◆ KUTIPAN DOKUMEN

● ● ● ● ●

Transformasi keagamaan

Talal Asad menyebut perubahan seperti ini sebagai secular formations atau discursive tradition. Fenomena budaya/tradisi tidak selalu dipandang sebagai sesuatu yang tidak statis, tetapi dilihat sebagai gejala yang terus berkembang dalam proses diskursif.

Melihat transformasi berkuda muslimah pun demikian. Dia tidak bisa dipandang sebagai tradisi yang “kehilangan makna asli,” tetapi lebih sebagai proses negosiasi di mana tradisi tetap hidup dengan cara yang berbeda dalam berbagai kondisi sosialnya. Artinya, muslimah berkuda harus dilihat sebagai sesuatu yang bergerak dari tradisional ke modern. Mereka mencoba melakukan proses yang terus dinegosiasikan dalam berbagai konteks sosial, budaya, politik, dan keagamaan di sekitarnya.

Jika selama ini berkuda hanya boleh dilakukan oleh atlet profesional dengan aturan busana ketat yang oleh kelompok hijrah terlihat berbenturan dengan norma syariat karena tidak menutup aurat. Dengan makai kacamatan Asad, maka muslimah berkuda yang memakai abaya dan cadar boleh bebas melakukan yang sama dengan misi dan tujuannya.

Dalam perspektif Asad, berkuda bisa dipandang sebagai simbol kebebasan dan pemberdayaan perempuan tanpa harus memikirkan (bebas) norma-norma tradisional yang dianggap membatasi. Namun di sisi lain, dalam ruang penglihatan muslimah hijrah, berkuda justru dapat dilihat sebagai bagian dari tradisi Islam yang diperbarui, di mana perempuan tetap dapat berpartisipasi dalam aktivitas berkuda tanpa harus mengadopsi nilai-nilai sekuler dan lebih mengedapankan kesopanan atau syar’i.

Perspektif Asad memungkinkan kita memahami bahwa kedua narasi ini tidak selalu berlawanan. Perempuan berkuda berjalan dalam konteks sosial tergantung pada apakah muslimah tersebut berusaha menyesuaikan diri dengan norma Islam atau norma sekuler. Tinggal kita melihat posisi manakah yang lebih dominan dipilih: antara tubuh yang dikondisikan oleh agama (tren abaya dan cadar) atau tubuh yang dikondisikan oleh aturan sekuler (busana berkuda profesional).

Lalu bagaimana jika berkuda dilakukan oleh muslimah yang masih terhimpit secara ekonomi? Apakah kita bisa menilai bahwa mereka sedang melakukan perjuangan melawan struktur tradisi yang membatasi pergerakannya antara si kaya dan si papa. Atau dalam rangka memperjuangkan: hobby sunnah mahal, nggak harus kaya?

● ● ● ● ●

◆ SOAL LATIHAN
1. Menurut kutipan tentang muslimah berkuda, dengan istilah apa Talal Asad menyebut perubahan seperti ini?
2. Sebutkan semua konteks yang menurut kutipan tentang muslimah berkuda menjadi tempat proses itu terus dinegosiasikan.

◆ DATA TERSEDIA

● ● ● ● ●

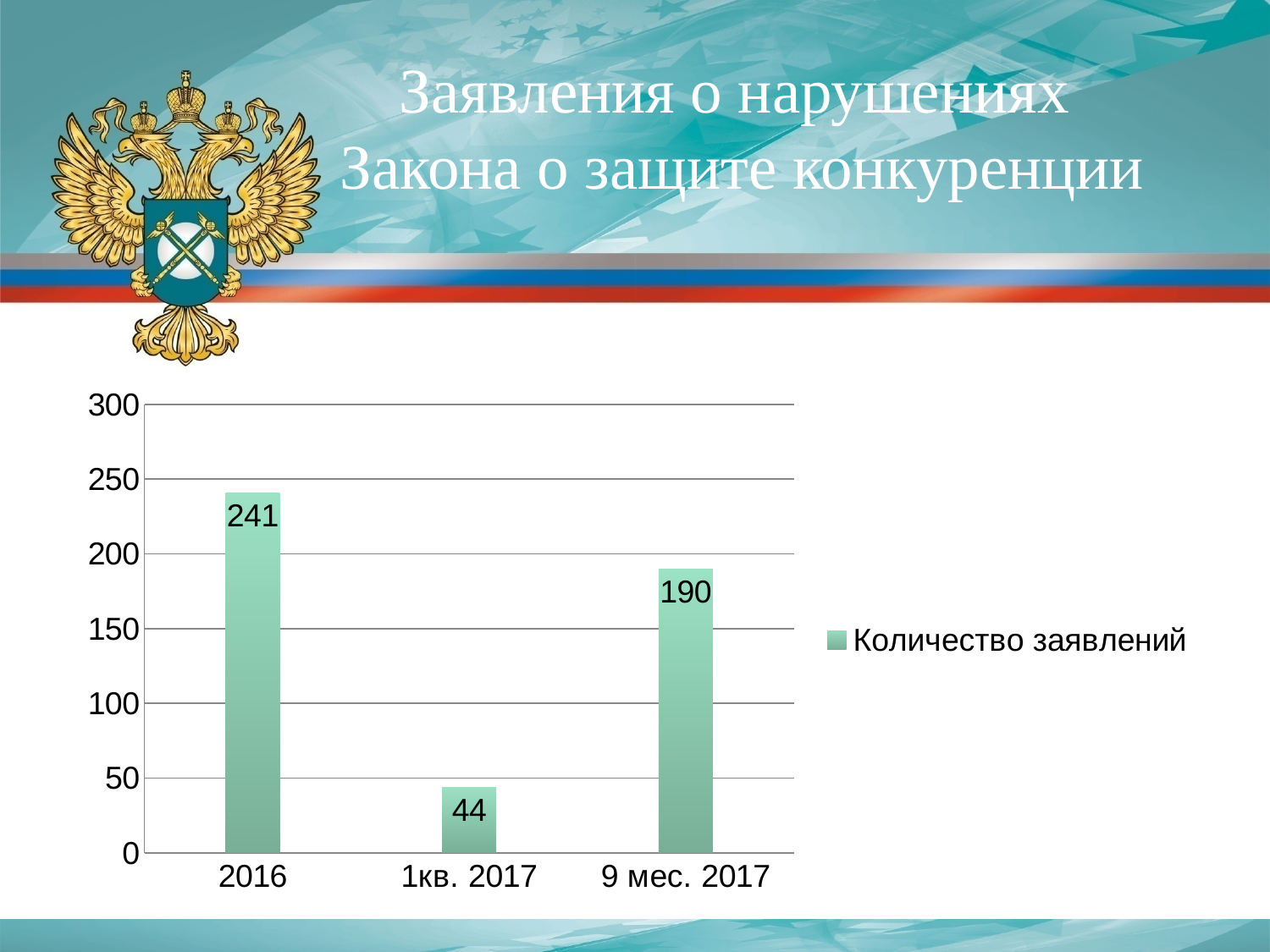
What is the difference between the values for 9 мес. 2017 and 1кв. 2017? 146 How many categories are shown on the x axis? 3 What is the value for 2016? 241 What kind of chart is shown on the slide? bar chart Which category has the highest value? 2016 Which is larger, the value for 2016 or the value for 9 мес. 2017? 2016 What is the value for 1кв. 2017? 44 What is the value for 9 мес. 2017? 190 Is the value for 9 мес. 2017 greater or less than 200? less Which category has the lowest value? 1кв. 2017 How many series does the legend list? 1 What is the difference between the values for 2016 and 9 мес. 2017? 51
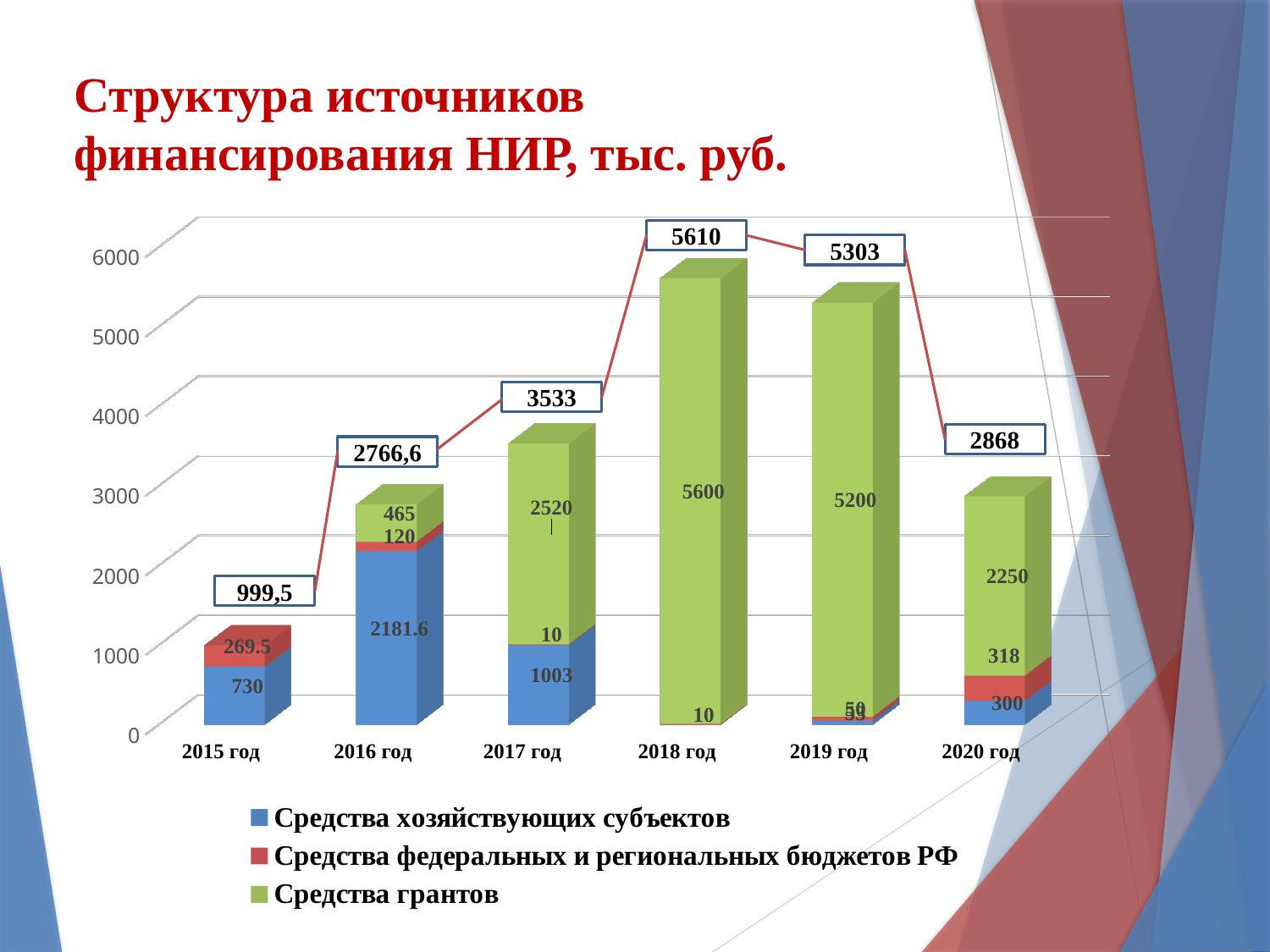
Which year has the highest total? 2018 год What is the total labelled above the bar for 2019 год? 5303 Which year has the larger value of Средства грантов, 2017 год or 2020 год? 2017 год What is the difference between Средства грантов in 2018 год and 2019 год? 400 How many series does the legend list? 3 How many years are shown on the x axis? 6 What is the value of Средства грантов for 2018 год? 5600 What is the value of Средства федеральных и региональных бюджетов РФ for 2020 год? 318 What kind of chart is shown on the slide? Stacked bar chart Do the totals rise or fall from 2015 год to 2018 год? Rise What is the value of Средства хозяйствующих субъектов for 2016 год? 2181.6 Which year has the lowest total? 2015 год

● ● ● ● ●

◆ KUNCI JAWABAN
1. Secular formations atau discursive tradition.

2. Sosial, budaya, politik, dan keagamaan.